For the Kaplan-Meier curves of the cumulative proportion for HD or PD in Figure 2, the survival line of anti-VEGF agents was unchanged after 48 months. The possible explanations might be as follows: The approved doses injections had to be administered within five years following the reimbursement approval under the policy of National Health Insurance reimbursement criteria for ranibizumab and aflibercept during the study period. Moreover, in recent real-world studies, [33, 34] investigators found that most injections were given in the first four years following the initialization of intravitreal anti-VEGF treatment. This may explain the reason why the survival line of anti-VEGF agents was unchanged after 48 months, since further renal adverse effects may not be present after the termination of regular intravitreal anti-VEGF treatment.
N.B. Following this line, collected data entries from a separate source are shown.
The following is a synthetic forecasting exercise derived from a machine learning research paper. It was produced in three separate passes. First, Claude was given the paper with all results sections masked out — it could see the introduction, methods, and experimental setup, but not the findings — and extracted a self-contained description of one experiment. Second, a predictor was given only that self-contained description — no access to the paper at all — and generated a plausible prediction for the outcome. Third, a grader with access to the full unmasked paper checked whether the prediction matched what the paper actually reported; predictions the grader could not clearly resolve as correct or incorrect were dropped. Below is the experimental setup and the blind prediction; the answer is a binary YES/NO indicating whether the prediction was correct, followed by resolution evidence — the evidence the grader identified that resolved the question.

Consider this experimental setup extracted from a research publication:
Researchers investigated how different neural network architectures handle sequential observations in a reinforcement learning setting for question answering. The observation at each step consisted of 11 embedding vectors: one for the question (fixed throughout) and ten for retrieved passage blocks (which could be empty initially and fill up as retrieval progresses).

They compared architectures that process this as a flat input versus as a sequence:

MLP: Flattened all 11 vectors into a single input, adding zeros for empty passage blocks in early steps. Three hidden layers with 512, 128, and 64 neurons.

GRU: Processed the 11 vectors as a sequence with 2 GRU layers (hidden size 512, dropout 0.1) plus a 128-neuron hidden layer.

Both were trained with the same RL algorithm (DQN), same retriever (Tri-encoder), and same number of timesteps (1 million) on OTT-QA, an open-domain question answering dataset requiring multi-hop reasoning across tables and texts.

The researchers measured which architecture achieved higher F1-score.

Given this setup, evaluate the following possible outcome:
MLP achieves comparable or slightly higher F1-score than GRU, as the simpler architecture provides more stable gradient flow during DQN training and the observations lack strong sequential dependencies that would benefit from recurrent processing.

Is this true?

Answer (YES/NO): NO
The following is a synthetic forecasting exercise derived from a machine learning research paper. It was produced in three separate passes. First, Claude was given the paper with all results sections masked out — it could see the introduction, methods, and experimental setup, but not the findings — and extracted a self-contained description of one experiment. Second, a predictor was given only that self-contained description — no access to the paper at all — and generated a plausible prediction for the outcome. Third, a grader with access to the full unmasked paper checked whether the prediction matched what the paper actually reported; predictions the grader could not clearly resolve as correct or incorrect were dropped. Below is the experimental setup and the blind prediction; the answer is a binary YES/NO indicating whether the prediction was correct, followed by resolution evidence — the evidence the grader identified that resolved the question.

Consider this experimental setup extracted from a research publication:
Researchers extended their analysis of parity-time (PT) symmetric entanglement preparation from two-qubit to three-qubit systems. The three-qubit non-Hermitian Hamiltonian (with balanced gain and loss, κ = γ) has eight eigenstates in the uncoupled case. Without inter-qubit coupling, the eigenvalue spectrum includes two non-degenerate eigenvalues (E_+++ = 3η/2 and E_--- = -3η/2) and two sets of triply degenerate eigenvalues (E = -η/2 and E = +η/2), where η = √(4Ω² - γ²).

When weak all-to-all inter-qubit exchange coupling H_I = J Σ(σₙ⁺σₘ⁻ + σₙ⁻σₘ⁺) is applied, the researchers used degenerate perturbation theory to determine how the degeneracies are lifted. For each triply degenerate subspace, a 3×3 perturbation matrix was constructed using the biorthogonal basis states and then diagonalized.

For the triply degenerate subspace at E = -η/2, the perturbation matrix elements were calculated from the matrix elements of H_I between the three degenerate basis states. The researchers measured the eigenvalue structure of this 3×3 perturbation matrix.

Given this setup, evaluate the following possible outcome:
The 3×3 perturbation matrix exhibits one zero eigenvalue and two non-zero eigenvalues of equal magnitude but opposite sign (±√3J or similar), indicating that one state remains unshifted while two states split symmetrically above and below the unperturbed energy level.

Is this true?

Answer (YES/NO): NO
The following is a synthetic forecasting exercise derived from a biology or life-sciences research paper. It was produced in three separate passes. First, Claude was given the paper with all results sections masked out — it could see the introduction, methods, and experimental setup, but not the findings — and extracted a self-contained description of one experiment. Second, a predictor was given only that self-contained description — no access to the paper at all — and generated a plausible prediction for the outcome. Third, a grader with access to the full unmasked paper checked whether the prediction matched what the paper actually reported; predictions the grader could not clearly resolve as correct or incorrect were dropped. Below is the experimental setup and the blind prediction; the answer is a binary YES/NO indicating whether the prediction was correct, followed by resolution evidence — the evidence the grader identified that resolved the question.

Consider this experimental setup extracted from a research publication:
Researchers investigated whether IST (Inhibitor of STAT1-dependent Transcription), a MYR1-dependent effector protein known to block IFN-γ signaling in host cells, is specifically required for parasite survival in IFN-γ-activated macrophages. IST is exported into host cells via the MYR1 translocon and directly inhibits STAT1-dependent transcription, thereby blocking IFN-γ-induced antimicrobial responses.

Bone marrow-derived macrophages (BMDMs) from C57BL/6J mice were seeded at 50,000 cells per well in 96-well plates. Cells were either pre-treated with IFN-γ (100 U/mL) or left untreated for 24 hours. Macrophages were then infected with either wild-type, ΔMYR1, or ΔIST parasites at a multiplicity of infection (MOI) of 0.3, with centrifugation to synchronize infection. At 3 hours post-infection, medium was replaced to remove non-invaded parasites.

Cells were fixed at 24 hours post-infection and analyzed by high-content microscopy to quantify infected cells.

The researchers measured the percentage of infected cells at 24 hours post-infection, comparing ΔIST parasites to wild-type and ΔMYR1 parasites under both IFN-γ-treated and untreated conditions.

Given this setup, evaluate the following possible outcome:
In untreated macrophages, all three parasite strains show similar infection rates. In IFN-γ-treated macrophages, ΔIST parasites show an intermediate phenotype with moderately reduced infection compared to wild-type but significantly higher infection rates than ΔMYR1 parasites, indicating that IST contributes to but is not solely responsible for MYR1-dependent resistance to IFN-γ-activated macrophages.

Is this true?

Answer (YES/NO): NO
Strengths of this study include the large real-world cohort to evaluate possible side effects of anti-VEGF agents on risks of dialysis. Moreover, the similar findings in the age- and sex-matched cohort and PSM cohort re-ascertained our study results. Nonetheless, we do acknowledge some limitations to the presented study. First, the indications, demographic information and comorbidities of the included patients depended on the accuracy of International Classification of Diseases, 9th Revision, Clinical Modification (ICD-9-CM), and International Classification of Diseases, 10th Revision, Clinical Modification (ICD-10-CM) codes, so coding errors might exist and may lead to information bias. Second, due to the strict reimbursement criteria (Table 4) of the National Health Insurance, not all patients with indications of AMD/PCV, DME, RVO or myopic CNV were eligible to receive anti-VEGF treatment. Third, although ranibizumab and aflibercept are both covered by the National Health Insurance, some patients might receive self-paid anti-VEGF treatment, including off-label use of intravitreal bevacizumab. Fourth, DME accounted for over 40% of the indications, the current construction of the propensity score may not protect against potential residual confounding due to diabetes severity, since serial HbA1C is not available in the NHIRD. Fifth, as the primary outcome is receiving dialysis, the baseline renal function is a potential confounder. However, since the dataset of NHIRD did not contain the laboratory data of renal function, we could only adjust the chronic kidney disease in the analyses by relevant ICD codes. Even if our study results indicated a higher risk of developing dialysis in patients receiving intravitreal anti-VEGF agents, more studies, including randomized controlled trials, or new-user design with active comparator or systematic review and meta-analysis, are warranted to clarify the role of anti-VEGF agents in the pathophysiology of dialysis and to replicate our findings.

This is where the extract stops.